Brief A:
Copy word for word the part of the records that begins with the line containing "Provide an ordering of" and runs through the end of the records, including that first line.

THE WORLD HE LIVES IN
By Bill Bonner
Today we approach a serious and disturbing paradox: how
could it be possible for an economy to slow down just when
its central bankers and its central government push harder
than ever on the accelerator?
If you would prefer something more lighthearted, you could
read Alan Greenspan's address to Congress on Tuesday. More
and more, we find we share the sentiments of Rep. Bernie
Sanders, who remarked following a previous testimony by the
Fed chairman:
"Mr. Greenspan, I always enjoy your presentation because,
frankly, I wonder what world you live in."
We wonder too.
As near as we can tell, it is a strange one. For in Mr.
Greenspan's world, there are no paradoxes. It is a world as
clean and dull as an actuarial table with only whole
numbers. The Fed chairman is surrounded by such positive
thinkers, the poor man must not get a chance to voice a
doubt or doubt a voice. Ben Bernanke thinks he can make the
dollar worth as much or as little as he wants, just by
controlling the speed of the printing press. Robert McTeer
says he can hardly wait to fight deflation; he thinks it
will be fun. Alfred Broadus is probably the most cautious
of the bunch...but still delusional. He says the Fed has
proven that it can fight inflation, and now it has to prove
it can fight deflation.

Brief B:
Resume the essay on Alan Greenspan and the Federal Reserve right after its last sentence.

Raw records
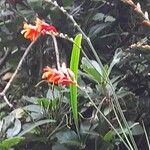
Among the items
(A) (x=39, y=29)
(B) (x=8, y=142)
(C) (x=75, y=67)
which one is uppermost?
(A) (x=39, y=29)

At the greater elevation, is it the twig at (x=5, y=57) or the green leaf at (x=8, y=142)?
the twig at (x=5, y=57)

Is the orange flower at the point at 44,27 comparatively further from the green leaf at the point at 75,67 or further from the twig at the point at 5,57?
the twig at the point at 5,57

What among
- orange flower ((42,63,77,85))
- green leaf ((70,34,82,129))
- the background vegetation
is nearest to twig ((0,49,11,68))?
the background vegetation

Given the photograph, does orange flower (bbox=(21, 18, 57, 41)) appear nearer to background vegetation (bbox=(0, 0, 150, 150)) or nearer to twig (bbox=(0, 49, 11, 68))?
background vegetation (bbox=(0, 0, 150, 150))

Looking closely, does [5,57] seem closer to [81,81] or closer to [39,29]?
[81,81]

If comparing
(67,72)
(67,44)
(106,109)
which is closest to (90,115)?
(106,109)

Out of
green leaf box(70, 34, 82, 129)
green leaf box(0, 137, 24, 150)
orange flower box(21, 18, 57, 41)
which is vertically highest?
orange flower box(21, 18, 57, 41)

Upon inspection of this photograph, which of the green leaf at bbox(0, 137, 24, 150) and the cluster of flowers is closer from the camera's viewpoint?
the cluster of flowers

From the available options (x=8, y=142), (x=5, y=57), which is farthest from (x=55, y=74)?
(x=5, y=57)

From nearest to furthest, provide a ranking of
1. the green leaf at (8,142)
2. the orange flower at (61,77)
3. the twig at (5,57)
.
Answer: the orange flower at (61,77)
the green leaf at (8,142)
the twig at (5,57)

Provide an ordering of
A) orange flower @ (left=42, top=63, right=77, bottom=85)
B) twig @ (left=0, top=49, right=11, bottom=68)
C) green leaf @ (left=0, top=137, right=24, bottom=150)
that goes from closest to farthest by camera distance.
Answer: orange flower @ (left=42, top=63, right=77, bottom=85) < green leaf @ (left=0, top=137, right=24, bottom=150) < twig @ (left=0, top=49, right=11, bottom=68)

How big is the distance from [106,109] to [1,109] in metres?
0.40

Answer A:
Provide an ordering of
A) orange flower @ (left=42, top=63, right=77, bottom=85)
B) twig @ (left=0, top=49, right=11, bottom=68)
C) green leaf @ (left=0, top=137, right=24, bottom=150)
that goes from closest to farthest by camera distance.
Answer: orange flower @ (left=42, top=63, right=77, bottom=85) < green leaf @ (left=0, top=137, right=24, bottom=150) < twig @ (left=0, top=49, right=11, bottom=68)

How big is the distance from [106,109] to [1,109] in metres?
0.40

Answer B:
It is to this last point that we are drawn...as if to a
crime scene. The Fed claims it came along just in time and
chased off the miscreant. We look at Al Broadus and the
rest of his gang and wonder: who do they take us for,
complete morons?
And yet, Americans' can-do optimism seems to depend on the
ability of its central bankers to do what the Japanese
could not - successfully wage war on deflation. All right,
so the war on inflation was not the great success that
Broadus thinks it was. (The dollar ended the year 1913
about where it was 100 years before. In that year, the Fed
took up its mission - to protect the value of the nation's
currency. Over the next 90 years, the dollar lost 95% of
its value.) What the Fed has proven is not that it is a
good inflation fighter, but that it is good at stabbing the
dollar in the back. And since destroying the dollar is just
what the times seem to call for, what are we worrying
about?
If only there were not so many paradoxes, dear reader.
Wouldn't life be much better if women meant what they said?
Wouldn't it be nice if you could be happy by thinking of
yourself and only doing what makes you happy? Wouldn't it
be grand if the investments that made people rich last year
would make you rich this year?
Or, more to the point, wouldn't it be just peachy if the
Fed really could control the money supply...so that people
would have money to spend when the Fed wanted them to
spend? But therein hangs a tale, which is the subject of
today's letter.
But here, hardly having moved forward a single inch, we
must arrest our progress. Alert readers may already be
looking ahead, with an objection:
"Hey, I know where you're going with this. You're going to
say that the Fed will be as incompetent at destroying the
dollar's value as they were at protecting it. But haven't
you been saying that the dollar was going to collapse? (And
sotto voce: I've been buying gold and euros thanks to
you...the dollar damned well better collapse!)"
Ah...but you expect too much, dear reader. If you want
consistency or simplicity, you will have to pay for it.
Dearly.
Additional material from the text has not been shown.